Thousands of feet of rich coral reef; thousands of feet of barren sands; then thousands of feet of rich alluvial forest-and all these sliding into each other, if not in one place, then in another, without violent break or change; this is the story which the lime in the mortar and the coal on the fire, between the two, reveal.

VI.

THE SLATES ON THE ROOF.

THE slates on the roof should be, when rightly understood, a pleasant subject for contemplation to the dweller in a town. I do not ask him to imitate the boy who, cliff-bred from his youth, used to spend stolen hours on the house-top, with his back against a chimney-stalk, transfiguring in his imagination the roof-slopes into mountain-sides, the slates into sheets. of rock, the cats into lions, and the sparrows into eagles. I only wish that he should-at least after reading this paper-let the slates on the roof carry him back in fancy to the mountains whence they came; perhaps to pleasant trips to the lakes and hills of Cumberland, Westmoreland, and North Wales; and to recognise-as he will do if he have intellect as well as fancy-how beautiful and how curious an object is a common slate.

Beautiful, not only for the compactness and delicacy of its texture, and for the regularity and smoothness of its surface, but still more for its colour. Whether merely warm grey, as when dry, or bright

purple, as when wet, the colour of the English slate well justifies Mr. Ruskin's saying, that wherever there is a brick wall and a slate roof there need be no want of rich colour in an English landscape. But most beautiful is the hue of slate, when, shining wet in the sunshine after a summer shower, its blue is brought out in rich contrast by golden spots of circular lichen, whose spores, I presume, have travelled with it off its native mountains.

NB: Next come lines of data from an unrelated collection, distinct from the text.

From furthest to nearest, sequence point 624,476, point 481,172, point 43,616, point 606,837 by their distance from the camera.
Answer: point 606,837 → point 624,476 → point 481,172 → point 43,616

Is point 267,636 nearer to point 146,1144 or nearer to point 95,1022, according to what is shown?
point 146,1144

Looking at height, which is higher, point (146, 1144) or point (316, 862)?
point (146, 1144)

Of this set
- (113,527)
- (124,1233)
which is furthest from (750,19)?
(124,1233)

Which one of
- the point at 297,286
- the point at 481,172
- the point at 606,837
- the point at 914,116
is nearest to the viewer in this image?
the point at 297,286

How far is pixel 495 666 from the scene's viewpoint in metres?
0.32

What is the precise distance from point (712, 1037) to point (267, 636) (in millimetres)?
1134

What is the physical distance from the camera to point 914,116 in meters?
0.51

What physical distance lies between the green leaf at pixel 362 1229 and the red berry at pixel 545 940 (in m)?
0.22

Then, indeed, it reminds the voyager of a sight which it almost rivals in brilliancy -of the sapphire of the deep ocean, brought out into blazing intensity by the contrast of the golden patches of floating gulf-weed beneath the tropic sun.

Beautiful, I say, is the slate; and curious likewise, nay, venerable; a most ancient and elaborate work of God, which has lasted long enough, and endured enough likewise, to bring out in it whatsoever latent capabilities of strength and usefulness might lie hid in it; which has literally been-as far as such words can apply to a thing inanimate—

Heated hot with burning fears,

And bathed in baths of hissing tears,
And battered by the strokes of doom
To shape and use.

And yet it was at first naught but an ugly lump of soft and shapeless ooze.

Therefore, the slates to me are as a parable, on which I will not enlarge, but will leave each reader to interpret it for himself. I shall confine myself now to proofs that slate is hardened mud, and to hints as to how it assumed its present form.